Pare sempre più probabile il rinnovo del presidente uscente della Compagnia di San Paolo. La sindaca: "Ha fatto un ottimo lavoro". Ma difficilmente sarà lei a indicarlo nel Consiglio. Così Torino potrebbe perdere lo scettro

“È partito un percorso che porterà a una scelta condivisa con la Città”. Al Teatro Carignano, Chiara Appendino attinge parole e prudenza dal felpato vernacolo della prima repubblica per dire che sì, obtorto collo, le toccherà turarsi il naso e acconsentire al bis di Francesco Profumo alla presidenza della Compagnia di San Paolo. Partita chiusa? Ancora no, ma gli indizi sono inequivocabili: la sindaca sotterra l’ascia brandita fin dal suo esordio a Palazzo civico nei confronti di uno dei principali emblemi del vituperato (all’epoca) “Sistema Torino” e si prepara a dare il via libera alla conferma all’ex rettore del Politecnico ed ex ministro montiano. “In questi tre anni e mezzo di mia esperienza con la Compagnia di San Paolo posso dire che è stato fatto un lavoro straordinario dal presidente, dal segretario e dal consiglio”, ha sentenziato al termine della presentazione delle linee programmatiche del 2020 della fondazione torinese. “Abbiamo più volte bussato alla porta della Compagnia, non solo per cercare risorse economiche ma per costruire modelli di gestione di cose complesse” come la riqualificazione dell’ex Moi, ha aggiunto.
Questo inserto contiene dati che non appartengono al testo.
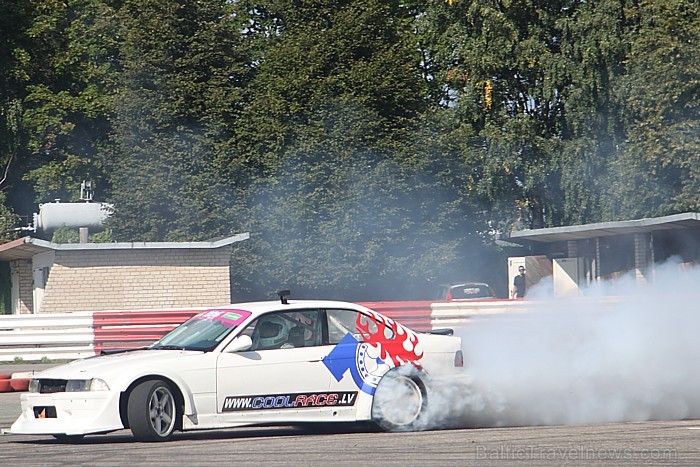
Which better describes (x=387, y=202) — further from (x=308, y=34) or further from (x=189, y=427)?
(x=189, y=427)

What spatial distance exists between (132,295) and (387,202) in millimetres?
11688

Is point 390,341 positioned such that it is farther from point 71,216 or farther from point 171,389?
point 71,216

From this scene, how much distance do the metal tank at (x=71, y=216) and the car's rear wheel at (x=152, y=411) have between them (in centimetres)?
2885

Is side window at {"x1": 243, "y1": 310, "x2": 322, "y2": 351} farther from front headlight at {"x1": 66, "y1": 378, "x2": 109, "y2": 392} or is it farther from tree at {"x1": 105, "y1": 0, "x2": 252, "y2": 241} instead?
tree at {"x1": 105, "y1": 0, "x2": 252, "y2": 241}

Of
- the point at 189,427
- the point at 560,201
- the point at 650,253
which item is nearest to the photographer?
the point at 189,427

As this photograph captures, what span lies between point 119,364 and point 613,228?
1857cm

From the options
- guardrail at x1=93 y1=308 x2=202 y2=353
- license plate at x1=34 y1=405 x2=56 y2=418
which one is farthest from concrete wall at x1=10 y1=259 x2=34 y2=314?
license plate at x1=34 y1=405 x2=56 y2=418

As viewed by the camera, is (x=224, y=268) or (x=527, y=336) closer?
(x=527, y=336)

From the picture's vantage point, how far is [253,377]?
9914mm

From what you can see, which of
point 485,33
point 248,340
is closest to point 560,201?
point 485,33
Arrivata a convention già iniziata, mentre il segretario generale Alberto Anfossi snocciolava dati e cifre, la sindaca si è accomodata in prima fila, accanto al suo braccio destro, Sonia Schellino, giusto in tempo per seguire la relazione di Profumo che dal palco ha rivendicato i traguardi ottenuti in questo suo “primo” mandato e, soprattutto, posto le basi per il prossimo quadrienno. Un discorso che ha trovato ampi apprezzamenti in platea, dove sedevano vertici e rappresentanti di Intesa Sanpaolo, di cui la fondazione è primo azionista con il 6,79%, di Cassa depositi e prestiti, della Banca europea per gli investimenti, della Commissione europea. Segnali eloquenti e per nulla inaspettati. Al desiderio di assicurare continuità in corso Vittorio Emanuele e alla guida di Acri, espressa da Giuseppe Guzzetti, grande vecchio della finanza bianca e ancora dominus del sistema delle fondazioni, si era aggiunto nei giorni scorsi l’endorsement del numero uno di Ca’ de Sass Carlo Messina: “La Compagnia è un punto di forza assoluto sul territorio” e “Profumo interpreta al meglio il suo ruolo”. Un pressing a cui è difficile sottarsi, in particolare per una Appendino ammaccata dai travagli della sua amministrazione e non meno indebolita dalle vicissitudini nazionali del Movimento 5 stelle.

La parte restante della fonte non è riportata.